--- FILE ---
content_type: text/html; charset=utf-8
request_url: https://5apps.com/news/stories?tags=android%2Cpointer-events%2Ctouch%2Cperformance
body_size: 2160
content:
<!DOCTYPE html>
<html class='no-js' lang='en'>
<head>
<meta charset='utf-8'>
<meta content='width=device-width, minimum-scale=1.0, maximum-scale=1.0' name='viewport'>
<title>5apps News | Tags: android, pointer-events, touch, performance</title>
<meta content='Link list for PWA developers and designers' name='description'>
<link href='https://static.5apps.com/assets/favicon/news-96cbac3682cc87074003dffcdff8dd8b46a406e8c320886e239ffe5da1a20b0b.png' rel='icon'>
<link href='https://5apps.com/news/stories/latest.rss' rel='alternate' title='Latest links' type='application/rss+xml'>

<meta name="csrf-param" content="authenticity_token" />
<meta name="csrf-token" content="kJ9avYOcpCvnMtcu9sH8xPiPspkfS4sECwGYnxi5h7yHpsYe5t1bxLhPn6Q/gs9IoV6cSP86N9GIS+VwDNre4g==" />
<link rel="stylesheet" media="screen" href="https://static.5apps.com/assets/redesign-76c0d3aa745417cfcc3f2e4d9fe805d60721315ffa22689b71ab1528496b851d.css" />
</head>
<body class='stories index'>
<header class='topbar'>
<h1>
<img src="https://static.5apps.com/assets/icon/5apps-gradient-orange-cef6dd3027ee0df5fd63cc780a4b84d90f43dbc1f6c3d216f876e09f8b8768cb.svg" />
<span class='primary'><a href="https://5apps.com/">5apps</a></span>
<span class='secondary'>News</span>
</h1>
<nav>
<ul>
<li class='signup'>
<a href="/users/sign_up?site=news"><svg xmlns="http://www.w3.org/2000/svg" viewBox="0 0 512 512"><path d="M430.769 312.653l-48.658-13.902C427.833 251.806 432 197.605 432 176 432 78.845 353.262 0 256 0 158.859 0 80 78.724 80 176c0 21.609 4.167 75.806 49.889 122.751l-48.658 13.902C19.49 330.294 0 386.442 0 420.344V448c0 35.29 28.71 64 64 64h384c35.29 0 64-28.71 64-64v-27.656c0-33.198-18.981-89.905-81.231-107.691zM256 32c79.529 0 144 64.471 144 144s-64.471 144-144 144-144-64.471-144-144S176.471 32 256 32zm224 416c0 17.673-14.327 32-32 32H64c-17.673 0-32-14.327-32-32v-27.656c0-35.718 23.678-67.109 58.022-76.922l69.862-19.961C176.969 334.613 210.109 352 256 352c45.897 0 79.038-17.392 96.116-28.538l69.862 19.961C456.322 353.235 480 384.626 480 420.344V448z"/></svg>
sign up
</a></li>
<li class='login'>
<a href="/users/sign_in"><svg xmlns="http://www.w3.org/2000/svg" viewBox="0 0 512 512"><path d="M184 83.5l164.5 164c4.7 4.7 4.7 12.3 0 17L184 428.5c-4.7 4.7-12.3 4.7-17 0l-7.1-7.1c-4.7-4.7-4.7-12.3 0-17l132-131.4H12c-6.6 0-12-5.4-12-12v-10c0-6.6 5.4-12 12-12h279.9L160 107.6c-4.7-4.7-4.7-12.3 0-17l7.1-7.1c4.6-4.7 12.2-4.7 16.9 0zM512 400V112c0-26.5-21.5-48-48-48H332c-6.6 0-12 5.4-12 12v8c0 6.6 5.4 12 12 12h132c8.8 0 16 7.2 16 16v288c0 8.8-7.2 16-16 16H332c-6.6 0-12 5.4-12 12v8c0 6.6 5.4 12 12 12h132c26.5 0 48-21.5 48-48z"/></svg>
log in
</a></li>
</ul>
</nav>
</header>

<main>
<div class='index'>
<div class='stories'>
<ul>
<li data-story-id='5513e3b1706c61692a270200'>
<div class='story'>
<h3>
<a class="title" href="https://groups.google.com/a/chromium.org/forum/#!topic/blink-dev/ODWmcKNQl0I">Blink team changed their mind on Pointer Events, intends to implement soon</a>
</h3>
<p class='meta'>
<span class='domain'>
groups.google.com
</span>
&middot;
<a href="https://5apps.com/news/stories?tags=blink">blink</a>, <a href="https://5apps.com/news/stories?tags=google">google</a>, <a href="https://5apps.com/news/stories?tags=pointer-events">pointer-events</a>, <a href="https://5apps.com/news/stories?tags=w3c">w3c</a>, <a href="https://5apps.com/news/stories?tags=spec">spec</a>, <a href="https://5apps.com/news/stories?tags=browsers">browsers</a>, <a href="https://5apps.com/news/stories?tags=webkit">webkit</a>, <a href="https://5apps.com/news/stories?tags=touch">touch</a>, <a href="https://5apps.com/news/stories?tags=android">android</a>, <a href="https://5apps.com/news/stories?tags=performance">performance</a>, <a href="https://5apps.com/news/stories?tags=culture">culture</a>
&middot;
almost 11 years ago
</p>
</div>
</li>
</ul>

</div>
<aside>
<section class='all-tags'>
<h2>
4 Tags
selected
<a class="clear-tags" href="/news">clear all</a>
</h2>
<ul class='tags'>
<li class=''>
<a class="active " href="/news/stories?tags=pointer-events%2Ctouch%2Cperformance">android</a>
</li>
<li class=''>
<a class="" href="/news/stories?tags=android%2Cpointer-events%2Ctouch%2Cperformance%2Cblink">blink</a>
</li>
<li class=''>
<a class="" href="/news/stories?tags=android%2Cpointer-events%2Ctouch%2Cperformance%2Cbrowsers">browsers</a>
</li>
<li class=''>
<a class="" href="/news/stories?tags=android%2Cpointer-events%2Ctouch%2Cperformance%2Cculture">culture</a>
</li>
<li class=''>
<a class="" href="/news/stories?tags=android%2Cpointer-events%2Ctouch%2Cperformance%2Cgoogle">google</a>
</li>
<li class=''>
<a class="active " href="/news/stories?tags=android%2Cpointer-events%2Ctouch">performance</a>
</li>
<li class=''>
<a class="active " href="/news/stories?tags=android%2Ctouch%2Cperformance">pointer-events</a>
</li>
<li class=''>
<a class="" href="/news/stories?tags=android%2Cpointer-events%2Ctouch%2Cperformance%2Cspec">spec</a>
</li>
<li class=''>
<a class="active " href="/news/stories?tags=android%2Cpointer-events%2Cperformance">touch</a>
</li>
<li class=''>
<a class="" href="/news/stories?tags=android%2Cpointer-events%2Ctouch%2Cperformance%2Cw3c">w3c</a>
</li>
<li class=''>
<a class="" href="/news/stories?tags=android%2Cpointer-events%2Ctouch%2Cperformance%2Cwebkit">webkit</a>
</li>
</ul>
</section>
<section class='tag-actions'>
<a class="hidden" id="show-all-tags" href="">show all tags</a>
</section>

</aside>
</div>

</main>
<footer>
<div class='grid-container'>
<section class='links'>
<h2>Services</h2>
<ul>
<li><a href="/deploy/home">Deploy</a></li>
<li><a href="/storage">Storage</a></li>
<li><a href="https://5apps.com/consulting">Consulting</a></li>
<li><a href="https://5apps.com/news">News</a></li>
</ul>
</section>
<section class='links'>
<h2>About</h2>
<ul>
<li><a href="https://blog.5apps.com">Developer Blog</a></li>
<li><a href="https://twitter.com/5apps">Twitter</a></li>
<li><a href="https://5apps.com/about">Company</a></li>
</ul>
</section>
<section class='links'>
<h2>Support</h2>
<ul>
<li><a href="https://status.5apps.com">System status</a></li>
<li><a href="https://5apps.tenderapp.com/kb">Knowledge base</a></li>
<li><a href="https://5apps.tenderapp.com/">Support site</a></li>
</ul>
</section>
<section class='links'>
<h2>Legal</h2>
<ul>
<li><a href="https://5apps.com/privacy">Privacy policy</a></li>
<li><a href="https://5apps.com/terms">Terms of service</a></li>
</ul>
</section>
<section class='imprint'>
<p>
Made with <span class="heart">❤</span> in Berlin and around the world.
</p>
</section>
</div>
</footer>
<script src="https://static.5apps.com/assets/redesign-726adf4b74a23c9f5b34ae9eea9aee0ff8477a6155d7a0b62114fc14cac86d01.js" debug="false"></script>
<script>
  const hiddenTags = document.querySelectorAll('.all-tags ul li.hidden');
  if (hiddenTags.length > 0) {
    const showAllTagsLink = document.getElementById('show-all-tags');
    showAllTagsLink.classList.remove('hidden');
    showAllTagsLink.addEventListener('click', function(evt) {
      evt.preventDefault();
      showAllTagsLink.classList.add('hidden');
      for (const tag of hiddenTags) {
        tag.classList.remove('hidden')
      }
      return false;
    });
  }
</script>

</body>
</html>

...

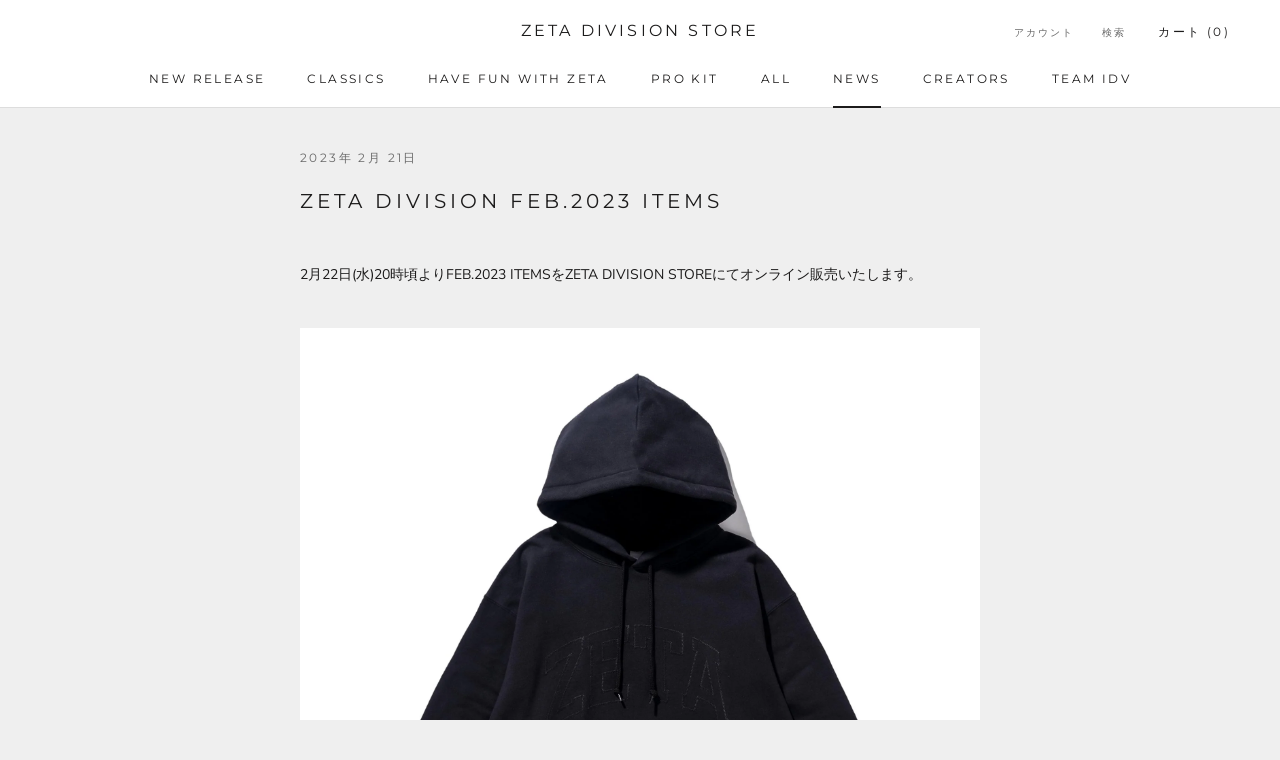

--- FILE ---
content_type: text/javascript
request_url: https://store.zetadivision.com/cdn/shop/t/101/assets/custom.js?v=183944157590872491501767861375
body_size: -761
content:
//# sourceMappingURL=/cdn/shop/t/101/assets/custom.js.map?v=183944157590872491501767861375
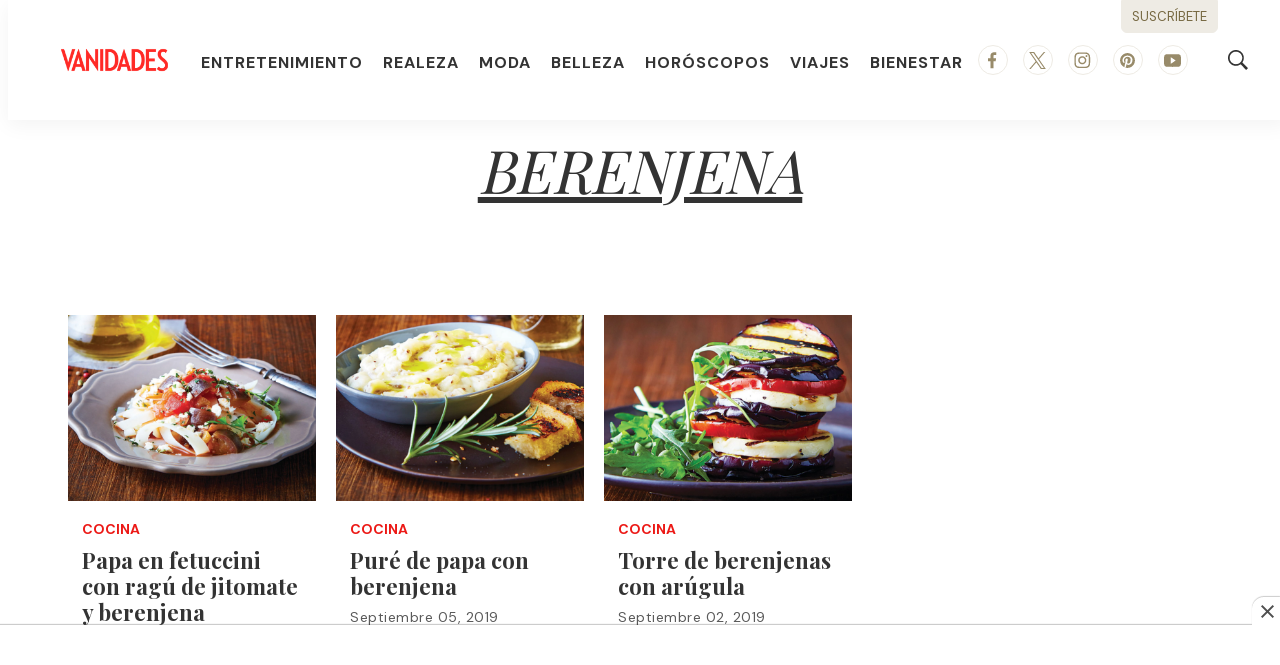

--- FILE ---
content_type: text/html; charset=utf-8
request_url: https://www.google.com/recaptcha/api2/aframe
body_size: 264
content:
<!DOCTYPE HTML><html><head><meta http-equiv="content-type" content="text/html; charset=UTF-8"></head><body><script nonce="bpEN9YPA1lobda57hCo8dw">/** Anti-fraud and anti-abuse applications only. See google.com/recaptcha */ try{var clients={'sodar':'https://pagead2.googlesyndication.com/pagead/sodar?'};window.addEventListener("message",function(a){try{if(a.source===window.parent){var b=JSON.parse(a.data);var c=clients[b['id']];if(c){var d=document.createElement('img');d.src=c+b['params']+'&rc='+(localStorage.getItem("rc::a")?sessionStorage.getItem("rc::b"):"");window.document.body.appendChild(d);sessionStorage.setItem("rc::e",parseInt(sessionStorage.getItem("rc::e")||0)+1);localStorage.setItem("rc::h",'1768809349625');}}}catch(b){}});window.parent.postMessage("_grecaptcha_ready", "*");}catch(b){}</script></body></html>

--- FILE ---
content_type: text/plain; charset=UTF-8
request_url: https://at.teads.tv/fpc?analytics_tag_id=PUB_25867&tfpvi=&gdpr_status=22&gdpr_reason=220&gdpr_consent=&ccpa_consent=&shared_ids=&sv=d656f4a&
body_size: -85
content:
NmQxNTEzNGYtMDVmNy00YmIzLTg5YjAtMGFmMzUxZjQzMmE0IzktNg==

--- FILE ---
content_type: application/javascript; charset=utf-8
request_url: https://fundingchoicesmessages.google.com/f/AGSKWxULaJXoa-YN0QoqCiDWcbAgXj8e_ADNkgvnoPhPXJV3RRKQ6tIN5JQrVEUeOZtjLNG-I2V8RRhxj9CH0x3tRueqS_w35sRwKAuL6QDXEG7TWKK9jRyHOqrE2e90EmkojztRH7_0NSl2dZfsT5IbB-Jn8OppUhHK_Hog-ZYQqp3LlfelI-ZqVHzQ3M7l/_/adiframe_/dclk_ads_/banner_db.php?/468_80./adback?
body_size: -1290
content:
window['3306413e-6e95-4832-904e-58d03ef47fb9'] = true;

§ What the task asks: What the answer needs is every line from the data above with "xmlns" in it.

§ Result of this exercise:
<a href="/users/sign_up?site=news"><svg xmlns="http://www.w3.org/2000/svg" viewBox="0 0 512 512"><path d="M430.769 312.653l-48.658-13.902C427.833 251.806 432 197.605 432 176 432 78.845 353.262 0 256 0 158.859 0 80 78.724 80 176c0 21.609 4.167 75.806 49.889 122.751l-48.658 13.902C19.49 330.294 0 386.442 0 420.344V448c0 35.29 28.71 64 64 64h384c35.29 0 64-28.71 64-64v-27.656c0-33.198-18.981-89.905-81.231-107.691zM256 32c79.529 0 144 64.471 144 144s-64.471 144-144 144-144-64.471-144-144S176.471 32 256 32zm224 416c0 17.673-14.327 32-32 32H64c-17.673 0-32-14.327-32-32v-27.656c0-35.718 23.678-67.109 58.022-76.922l69.862-19.961C176.969 334.613 210.109 352 256 352c45.897 0 79.038-17.392 96.116-28.538l69.862 19.961C456.322 353.235 480 384.626 480 420.344V448z"/></svg>
<a href="/users/sign_in"><svg xmlns="http://www.w3.org/2000/svg" viewBox="0 0 512 512"><path d="M184 83.5l164.5 164c4.7 4.7 4.7 12.3 0 17L184 428.5c-4.7 4.7-12.3 4.7-17 0l-7.1-7.1c-4.7-4.7-4.7-12.3 0-17l132-131.4H12c-6.6 0-12-5.4-12-12v-10c0-6.6 5.4-12 12-12h279.9L160 107.6c-4.7-4.7-4.7-12.3 0-17l7.1-7.1c4.6-4.7 12.2-4.7 16.9 0zM512 400V112c0-26.5-21.5-48-48-48H332c-6.6 0-12 5.4-12 12v8c0 6.6 5.4 12 12 12h132c8.8 0 16 7.2 16 16v288c0 8.8-7.2 16-16 16H332c-6.6 0-12 5.4-12 12v8c0 6.6 5.4 12 12 12h132c26.5 0 48-21.5 48-48z"/></svg>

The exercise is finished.